Perhaps it hadn't needed to be so painful, but Myrrha was feeling spitefully melodramatic by this point – boiling over with rage and longing and nervous despair. She wanted something external to match her internal state. She wanted a bloody mess.
She was conscious the whole time. And in a sullen, quiet moment, when she lay on the floor next to the little bone she had just removed, curved like a beckoning finger, she speculated about what her Robin would look like, and drew faces in the puddle of blood that surrounded her.
In a way, it was a lot like suicide, for what is suicide but striking out on your own, cutting yourself out of the complex web of interdependencies that make up the world? And just like beads on a necklace, when Myrrha broke the chain, many other creatures fell out before the link could repair itself. The flora and fauna of hell – the dragons and tame fire and light-bearing roots – became unattached, roamed and flourished in the deserted tunnels when Eve and the other demons resumed their long, deep sleep.
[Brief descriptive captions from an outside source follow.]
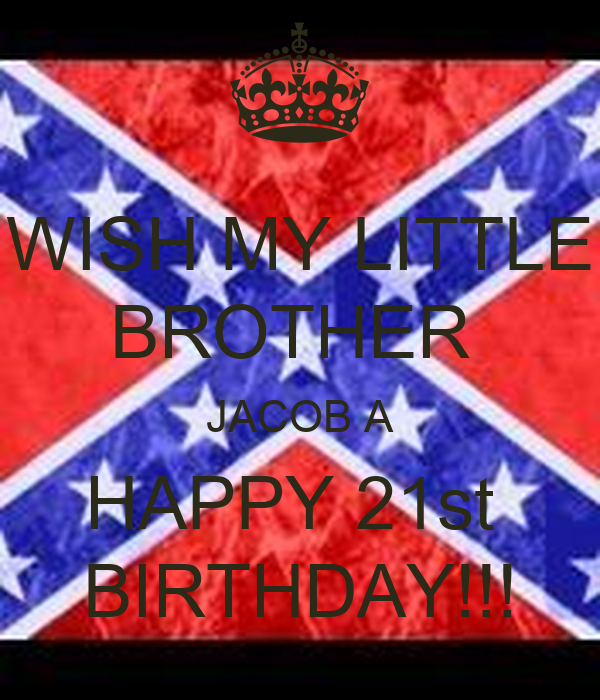 WISH MY LITTLE BROTHER...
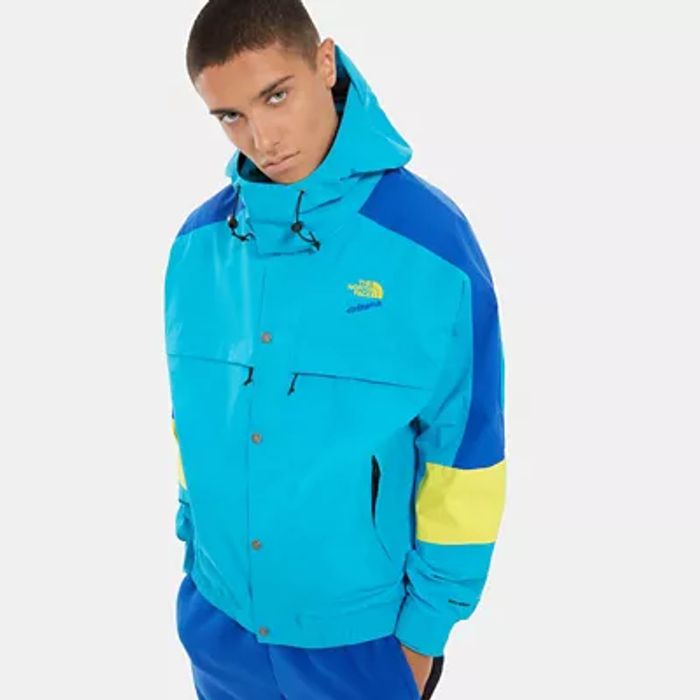 North Face MEN'S 92 EXTREME RAIN JACKET with 50% discount - Great buy!
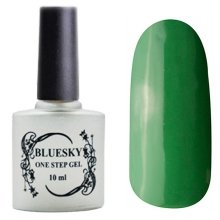 Bluesky, One Step Gel цвет № 054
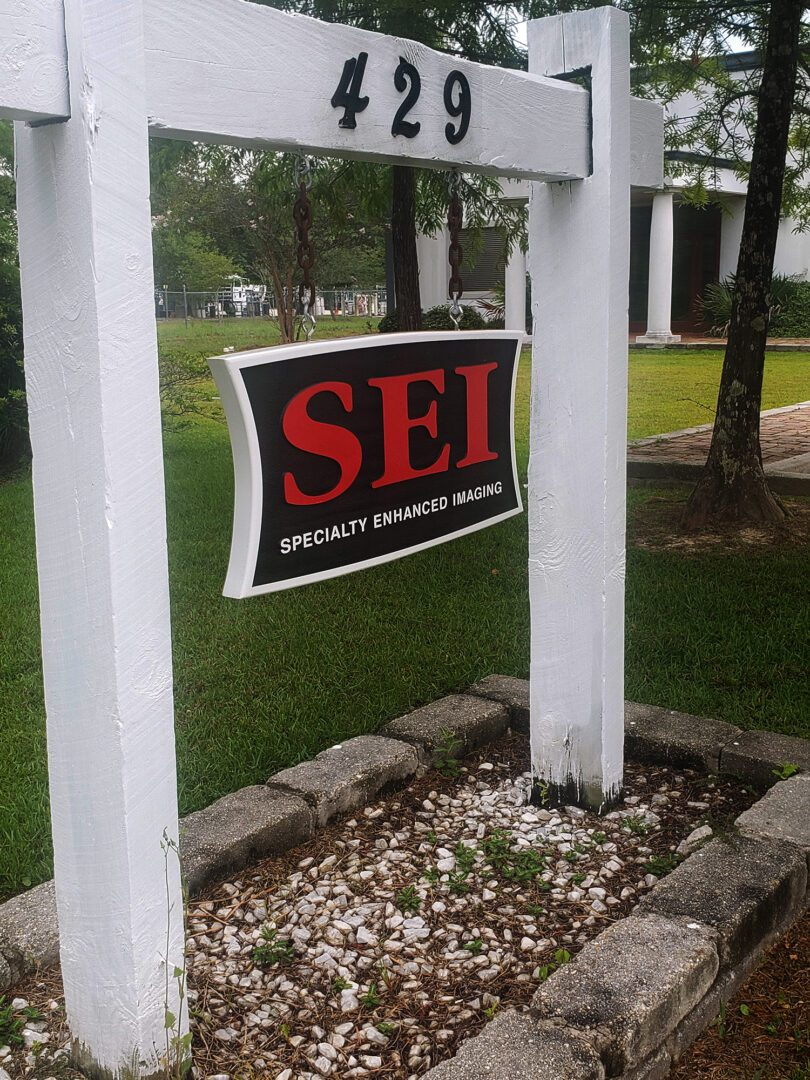 SEI Specialty Enhancing Imaging Sign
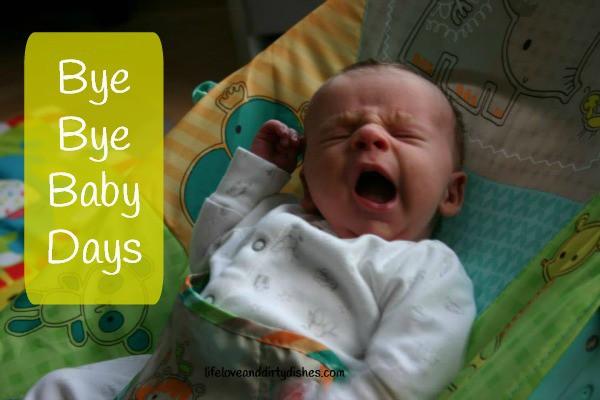 Bye Bye Baby Days Post Image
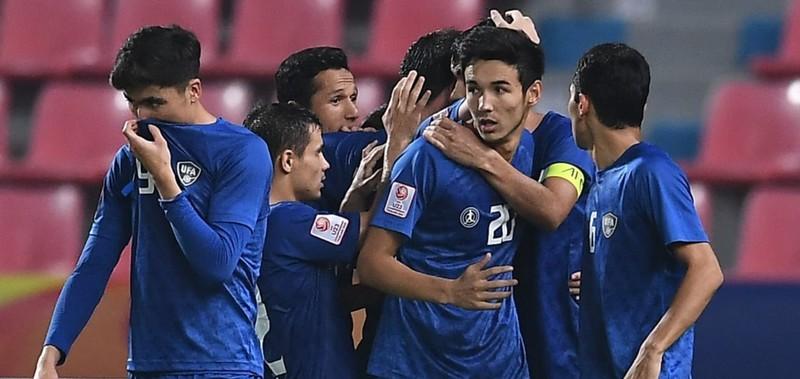 2 đội 'bắt tay cô lập' U-23 Việt Nam đều bị loại - ảnh 4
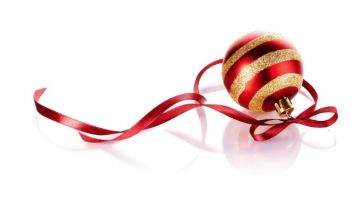Festive First Aid Tips for a Safe and Healthy Christmas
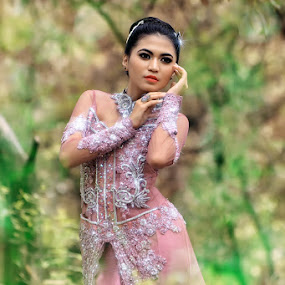 by Ferdy Baharudin - People Fashion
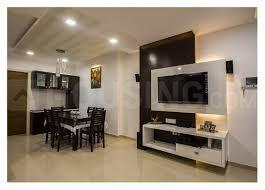 Gallery Cover Image of 1320 Sq.ft 2 BHK Apartment for buy in Parel for 37000000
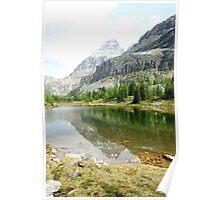 Lake O'Hara, Canada Poster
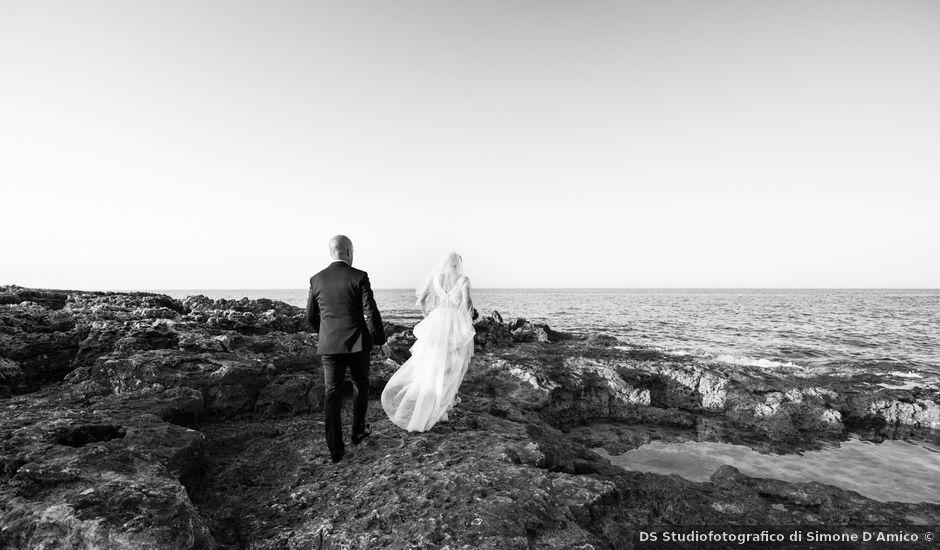 Il matrimonio di Andrea e Alina a Brucoli, Siracusa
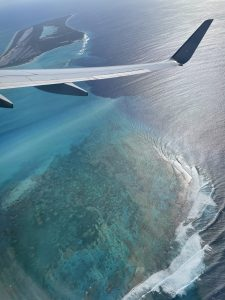 Arriving to Turks and Caicos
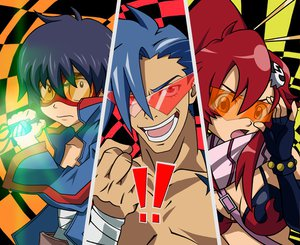 Rating: Safe Score: 61 Tags: glasses kamina parody persona persona_4 simon tengen_toppa_gurren_lagann yoko_littner User: anaraquelk2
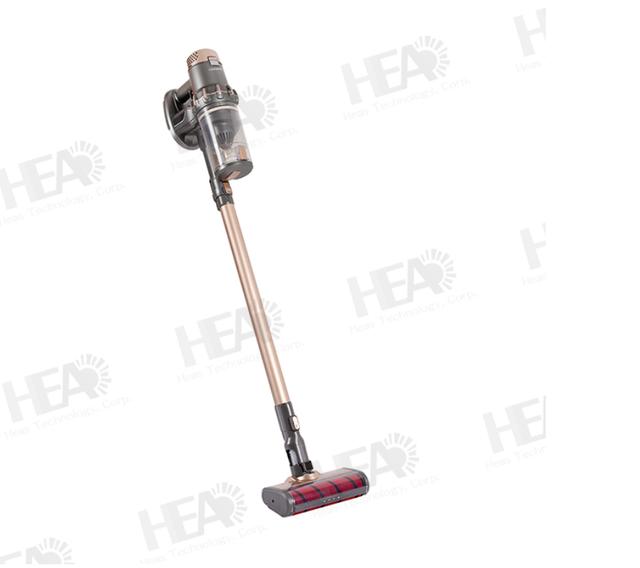 http://heastech.hgweb88.com/Product.aspx?id=308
This was when the male gargoyles fell out of the chain too, though they had been, perhaps, a little more willing to fall, a little less likely to cling on, because they were second-class citizens in their own, matriarchal world, and so had very little to lose. But they were never as completely removed as Myrrha. Because Myrrha had willed it – because she had picked out the bone herself, and, later, picked it clean – she kept her wits when Eve slept. She was always Myrrha. It was a blessing and a curse.
On the floor of her cottage, surrounded by blood and one, beckoning bone, Myrrha passed out for a while – two or three hours, maybe, because the moon was out by the time she stirred again, frosting the blood silver.
Two foxes had got in through the broken window-pane, and were lapping at her fingertips. Attracted by the blood, she supposed. Perhaps they thought she was carrion. Perhaps she was.
The tender touch caused a sort of prickling in the vicinity of her eyes, but she didn't cry. She never cried from that moment on. Besides, she knew how quickly the lapping could turn to gnawing. She even vaguely respected that sudden veering from tenderness to savagery. She felt as though they were creatures after her own heart.
She got up, did her best to staunch the bleeding, and fed the foxes on salted beef from the scullery. She knew better, of course, than to leave one of her bones lying around – especially such a symbolic one – so she boiled it clean, dried it out, and ground it up into a fine powder, which she kept in a little bottle round her neck. She even fancied she could see a glow coming from it, as though it had drunk up some of the moonlight on that first night of its release.
She knew immediately that the ritual had worked. She felt more alone than she had ever felt in her life. Her thoughts all but echoed in her head, like a little girl lost in a cave. But in a way, this was exhilarating. For the first time in her life, her mind was her own – tantalizingly empty – and she could fill it with any furnishings she pleased.
She didn't guess how exhausting this would prove. She didn't know that, when you're unremittingly yourself, unremittingly awake – for she never slept from that moment either – you have to go to ridiculous lengths to keep the boredom at bay. Her love of games, her desperate pursuit of some kind of random outcome, would spring from this.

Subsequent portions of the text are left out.